__Assigned task__
Answer these questions about the forum thread on chair screamer audio:
(a) Which prop maker did slash try contacting about buying the audio?
(b) Which program does Trex say will also work on a Mac?
(c) What did doto build a sound track for with Audacity?

__Document section__
# chair screamer audio help?



## slash (Sep 9, 2010)

Hi,
I have someone making me this prop we need help on finding the same audio as in the video or something similar if anyone can tell me where to buy the audio let me know tried contacting poison props no reply back.


----------



## slash (Sep 9, 2010)

something similar will work as well.


----------



## doto (Nov 20, 2009)

You can probably build the sound track yourself using sound bits off the internet and building it with Audacity. All free and only a small learning curve with Audacity. This is how I built the sound track for the demons in my garage.


----------



## slash (Sep 9, 2010)

thanks never used audacity! Any other suggestions?


----------



## Dinosaur1972 (Mar 28, 2007)

Can't beat Audacity. I LOVE THAT PROP.


----------



## slash (Sep 9, 2010)

still looking.


----------



## slash (Sep 9, 2010)

seems like the hardest thing to do is find audio similar to the video tried contacting poison props to see if they could sell me the audio with no reply back.


----------



## slash (Sep 9, 2010)

still looking even a good scream would do doesn't have to be exactly like the video.


----------



## Trex (Nov 6, 2010)

Record a good scream from kids or a friend, run it through Audacity, or similar. If you use a MAC GarageBand will work as well. Audacity s very easy to use.


----------



## chaosandhavok (Sep 25, 2015)

umm Youtube to mp3?


----------

__Collected data__
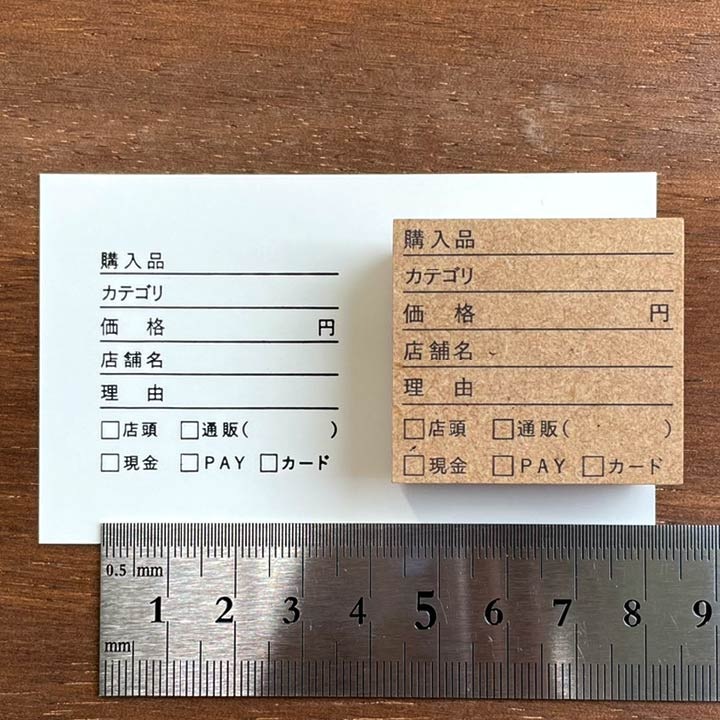 llica 非売品 メモリカ 手帳 パーソナルデータ 購入品の記録（b-013） | 手帳スタンプ,暮らし | スタンプマルシェ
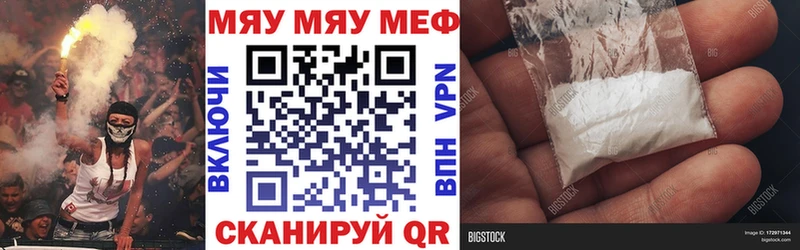 Меф кристаллы Козьмодемьянск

__Your solution__
(a) Poison Props
(b) GarageBand
(c) The demons in doto's garage